> Extrait fourni:
Q - Vous disiez que M. Netanyahou était une catastrophe pour la paix, dites-vous que M. Barak est un homme de paix ?
R - Pour le moment, nous le jugeons sur des intentions non pas sur des actes ; mais cela n'a aucune espèce de rapport évidemment. M. Barak s'est engagé avec les Palestiniens à appliquer des accords passés ; c'est le préalable, c'est la moindre des choses mais c'est très important parce que ce n'était pas mis en oeuvre. Après le mémorandum de Charm el-Cheikh ils ont devant eux une perspective encore plus compliquée, encore plus ambitieuse, qui aura des conséquences historiques encore plus grandes : la négociation sur le statut final. Or, là, je suis presque convaincu qu'il y a une volonté d'aboutir chez M. Barak, chez les Palestiniens, je pense que c'est le cas aussi chez les Syriens en dépit des difficultés apparentes actuelles, et, évidemment, chez les Libanais. Toutefois, quand on regarde de près le contenu des sujets, en tout cas dans la dimension israélo-palestinienne, on s'aperçoit que cela va être extraordinairement compliqué.
Q - Extrêmement long également ?
R - Peut-être long, en tout cas très compliqué, ce qui fait que nous ne pouvons pas, sous prétexte que l'espoir est revenu, et cela c'est tout à fait vrai, sous prétexte qu'il y a un processus qui est en marche à nouveau, on ne peut pas croire que les problèmes vont se régler comme par enchantement. Et lorsque l'on regarde les sujets de discussions du statut final, on voit bien que, point par point, les positions annoncées, en tout cas celles des Israéliens et des Palestiniens sont, à ce stade, incompatibles.
Q - Concernant ce volet palestinien justement, vous êtes là depuis deux jours, êtes-vous plus ou moins optimiste qu'au moment de votre arrivée ?
R - J'ai toujours, comme je le disais, un optimisme raisonné, raisonnable, mesuré, avec quelques préoccupations en plus.
Q - Et le volet syrien, la France peut-elle contribuer à faire avancer les choses ?
R - Je le crois, elle l'a déjà fait dans le passé, sur différents plans. Et je crois qu'elle peut le faire sur la question syrienne et qu'on le verra dans l'avenir.
Q - Vous allez en Syrie et au Liban dans quelques semaines, êtes-vous porteur d'un message des Israéliens ?
R - Non, ils n'ont pas besoin de porteur de message et on ne peut pas ramener notre rôle qui est multiformes et je crois vraiment important à celui de porteur de messages. Nous avons des idées, une valeur ajoutée, nous pouvons accompagner le processus, faciliter les choses, mais les deux choses sont différentes.
Sur l'affaire israélo-syrienne, les deux pays éprouvent des difficultés à reprendre les discussions. Lorsqu'ils auront redémarré, je crois qu'il sera moins compliqué de trouver une solution sur l'affaire du Golan. En revanche, sur l'affaire israélo-palestinienne, ils n'ont pas eu de mal à redémarrer, ils étaient d'accord sur cette idée ; mais sur Jérusalem, sur les colonies, sur les frontières, sur les réfugiés, le statut, le contour et les moyens du futur Etat palestinien, il n'y a pas de compromis qui soit visible à ce stade. Soit nous raisonnons de façon statique et nous ne pouvons pas être aussi optimiste que nous voudrions l'être, soit nous raisonnons de façon dynamique, en se remémorant le chemin qui a été fait par les uns et par les autres depuis une quinzaine d'années. Les difficultés, même si elles sont immenses, semblent pouvoir être surmontées. Mais, nous n'en sommes pas là encore.

> Questions spatiales sur images:
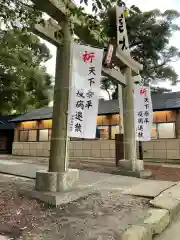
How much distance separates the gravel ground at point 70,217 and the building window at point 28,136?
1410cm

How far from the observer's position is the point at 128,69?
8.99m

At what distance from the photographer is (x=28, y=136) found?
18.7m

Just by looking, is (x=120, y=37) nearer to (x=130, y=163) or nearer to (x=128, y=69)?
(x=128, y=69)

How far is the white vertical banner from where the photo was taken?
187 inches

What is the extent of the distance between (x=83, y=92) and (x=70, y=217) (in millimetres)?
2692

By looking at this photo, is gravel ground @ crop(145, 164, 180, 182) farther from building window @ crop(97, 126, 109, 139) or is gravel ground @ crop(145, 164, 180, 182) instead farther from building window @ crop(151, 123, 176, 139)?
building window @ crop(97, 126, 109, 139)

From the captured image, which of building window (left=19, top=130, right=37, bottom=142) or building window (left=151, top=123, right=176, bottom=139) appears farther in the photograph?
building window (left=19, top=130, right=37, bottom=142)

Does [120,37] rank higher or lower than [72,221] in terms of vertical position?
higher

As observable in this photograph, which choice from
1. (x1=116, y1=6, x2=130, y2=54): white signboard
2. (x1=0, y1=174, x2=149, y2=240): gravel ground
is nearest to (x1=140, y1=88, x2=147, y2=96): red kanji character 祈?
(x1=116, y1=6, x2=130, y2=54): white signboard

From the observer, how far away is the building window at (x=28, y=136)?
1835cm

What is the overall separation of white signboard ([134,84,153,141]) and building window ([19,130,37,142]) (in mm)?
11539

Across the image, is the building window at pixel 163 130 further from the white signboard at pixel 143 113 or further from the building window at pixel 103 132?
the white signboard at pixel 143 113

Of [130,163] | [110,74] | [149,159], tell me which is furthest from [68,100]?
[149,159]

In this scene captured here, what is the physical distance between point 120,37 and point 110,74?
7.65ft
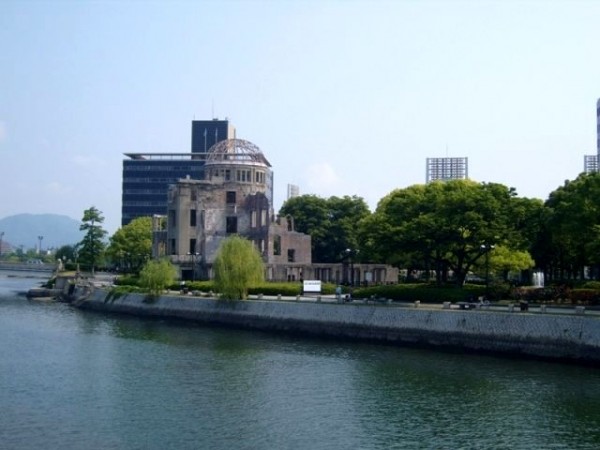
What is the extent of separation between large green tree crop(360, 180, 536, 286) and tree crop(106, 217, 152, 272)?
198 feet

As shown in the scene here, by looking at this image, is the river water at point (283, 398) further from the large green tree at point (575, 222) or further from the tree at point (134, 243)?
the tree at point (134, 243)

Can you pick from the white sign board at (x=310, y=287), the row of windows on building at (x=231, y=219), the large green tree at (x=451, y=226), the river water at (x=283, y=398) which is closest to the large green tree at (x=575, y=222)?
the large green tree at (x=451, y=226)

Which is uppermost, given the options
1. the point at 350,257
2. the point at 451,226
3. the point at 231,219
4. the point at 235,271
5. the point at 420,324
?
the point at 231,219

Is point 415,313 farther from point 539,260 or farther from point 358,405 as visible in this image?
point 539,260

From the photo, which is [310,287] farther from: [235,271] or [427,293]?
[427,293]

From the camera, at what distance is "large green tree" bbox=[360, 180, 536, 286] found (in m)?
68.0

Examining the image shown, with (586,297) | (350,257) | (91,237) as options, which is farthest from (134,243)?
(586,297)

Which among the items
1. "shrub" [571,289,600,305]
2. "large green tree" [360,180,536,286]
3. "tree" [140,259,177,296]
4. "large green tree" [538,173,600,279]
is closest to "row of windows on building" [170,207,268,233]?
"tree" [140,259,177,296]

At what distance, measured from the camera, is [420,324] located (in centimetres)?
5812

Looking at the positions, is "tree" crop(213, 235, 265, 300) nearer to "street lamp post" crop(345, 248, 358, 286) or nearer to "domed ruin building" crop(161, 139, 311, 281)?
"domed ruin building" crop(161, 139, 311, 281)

> Objectifs:
**A)** Dans l'entretien sur le processus de paix au Proche-Orient, sur quels sujets la dernière réponse dit-elle qu'aucun compromis n'est visible à ce stade ?
**B)** Poursuivez l'entretien sur le processus de paix au Proche-Orient après sa dernière phrase.

> Réponses par tâche:
**A)** Sur Jérusalem, les colonies, les frontières, les réfugiés, ainsi que le statut, le contour et les moyens du futur État palestinien.

**B)**
Q - Une question sur Jérusalem, quelle est la position de la France, a-t-elle évoluée ? pensez-vous qu'il y a un problème impossible à résoudre ou êtes-vous optimiste quant a la résolution de ce problème ?
R - Je pense que la question de Jérusalem est l'une des questions particulièrement délicatesparmi celles qui seront traitées dans le statut final. En tout cas, cette question ne peut pas être résolue par des faits accomplis, par des grignotages quotidiens ; elle doit relever d'une négociation et cette négociation doit être, d'une façon ou d'une autre, prise en compte, actée ou confortée par la communauté internationale parce qu'il y a quand même, dans la dimension Jérusalem, ne serait-ce que sur le plan religieux, une résonance particulière, une résonance mondiale. C'est une difficulté particulière à l'intérieur des difficultés de l'ensemble de la négociation du statut final.
Q - Concernant les rapports franco-israéliens, comment ont-ils évolué durant ces deux jours ?
R - Ils sont dans une phase de relance, non seulement pendant ces deux jours mais depuis que M. Barak est venu à Paris et à travers son entretien avec le président de la République, son entretien avec le Premier ministre, on a vu que nous allions pouvoir relancer nos échanges, notre coopération, notre dialogue qui sera un dialogue tout à fait amical et vrai, pour être utile. Lorsque nous serons d'acord et lorsque nous aurons des difficultés, nous le dirons, nous nous exprimerons aussi s'il y a désaccord et ce dans un dialogue qui a peut-être trop manqué à d'autres époques. Et dans les semaines et les mois qui viennent, il y aura à nouveau plusieurs échanges, des visites de personnalités politiques ou économiques et, au début de l'an prochain, à une date qui n'est pas encore arrêtée, un voyage du Premier ministre./.
(Source http://www.diplomatie.gouv.fr, le 12 octobre 1999)
ENTRETIEN AVEC LA PRESSE FRANCAISE à Jérusalem le 8 octobre 1999
Q - Vous avez rencontré M. Barak. Que lui avez-vous dit ?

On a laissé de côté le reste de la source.